VA a leader in electronic records

Physicians assistant Roscoe Shepherd looks over his desktop computer as he fills prescriptions at the Veterans Affairs Clinic at 2200 Harvard Road in this 2009 file photo.

Editor’s Note: This is the third in a three-part series on electronic medical records.

The Department of Veterans Affairs is a pioneer when it comes to electronic health records and is serving as an example of what a future national health information network might look like.

The VA began using its own electronic health system in the early 1980s, when the Macintosh computer was introduced.

Since then, its system has evolved to include more safety measures and user-friendly programs.

“It’s a very comprehensive, well-integrated system,” said Dr. Sudhir Hegde, chief of primary care at Colmery-O’Neil VA Medical Center in Topeka.

He sat at his computer last week and demonstrated many of the things the system allowed him to do. When it comes to patients, he can see their medications, insurance, military service information, health conditions, consults, lab work and immunizations. The system also allows him to chart their information.

“It is very interesting and revealing to the patient when you show a graph that shows, ‘OK you’ve gained weight now and see how your cholesterol is affected.’ Instead of telling them verbally, you can show them,” Hegde said. “It makes a big impact and it is very easy.”

It also has a warning system. If a doctor prescribes a medication for someone with bad kidney function, it will put out an alert.

Nationwide connection

But what really stands out is the capability for Hegde to see a veteran’s health record from anywhere in the United States. So if a patient were visiting Topeka from Florida and needed a prescription refilled or an emergency room visit, a record of information is available by computer.

“You can look at their office visits and any medications that are prescribed to them,” Hegde said. “It helps a lot in treating patients.”

The VA’s system allows health care professionals at more than 1,400 facilities — including hospitals, outpatient clinics and veterans centers — to share a patient’s record.

For veterans who receive care outside the VA system, doctors try to collect the information and enter it into their system.

“Hopefully, in the future, we are all integrated and can function much more effectively,” he said. “It would help in patient care — no doubt about it.”

The VA and the Department of Defense are setting the pace for the nation when it comes to exchanging electronic health records.
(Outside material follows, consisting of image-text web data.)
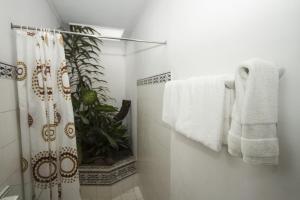 Hotel 1492, Hotels  San José - big - 7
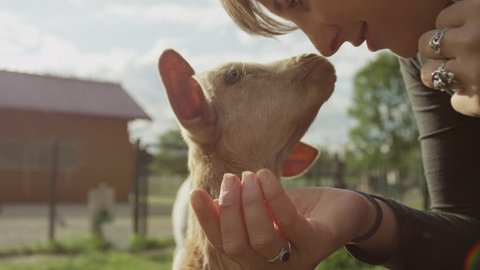 SLOW MOTION, CLOSE UP, LOW ANGLE VIEW: Happy young girl caressing happy cute kid goat on smallholding farm chewing food. Beautiful domestic animal enjoying warm sunny summer day in big zoo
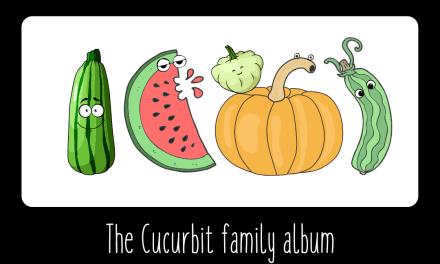 The Cucurbits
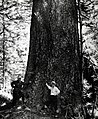1945. Author Stewart Holbrook and Axel Brandstrom (USFS). World's largest Douglas-fir, Klootchie Creek area. Clatsop County, Oregon. (34980167746).jpg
They began exchanging information such as lab results, pharmacy data, consult reports and lab work in 2001. In 2004, the system was updated so that each department would receive an alert if a drug were prescribed that might have an adverse effect.

In January, the two systems and a private managed-care company, Kaiser Permanente in San Diego, plan to test a pilot project on how to share information on patients seen by the three systems.
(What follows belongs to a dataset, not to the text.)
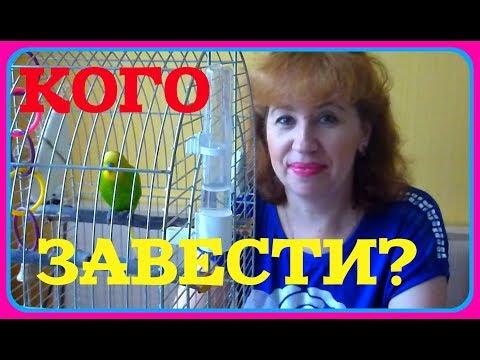 Вопрос: Какое животное лучше завести как друга для большого попугая?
Gail Graham, deputy chief officer of Health Information Management, said the project serves as a model for what the Obama administration hopes to achieve nationwide.

“We certainly hope that this really is kind of a nudge or impetus for accelerated private sector adoption of electronic health record,” she said.

Patient access

The VA also offers its 7 million patients, including 36,000 in the Eastern Kansas Health Care System, access to health information for free on its Web site called My HealtheVet. On the site, they can order medication refills and see parts of their records.

“We are moving to patient-centered care models,” Graham said. “It is essential that the patient and their families be empowered with information and access to the providers.”

The VA recently began testing a program that will send patients reminders, such as that they need to get a flu shot. During the next year, it will allow patients to communicate with health care providers electronically, view appointments and see lab results.

Lori Burton, clinical application coordinator for Colmery-O’Neil, has worked for the VA for 29 years and helped staff move from paper to electronics.

“It was an evolution,” she said. “It took a long time to get each step.”

Besides better health care and fewer medical errors, Burton said Hurricane Katrina showed another benefit of having electronic records.

“If you were a cancer patient and you had been receiving treatment for the last three months, every bit of the documentation for your chemo was gone. There was no one that knew what you had been given,” she said of the paper health records.

For veterans, the information was available electronically.

“For me, it was really eye-opening to see what we have really done here for our veterans,” she said.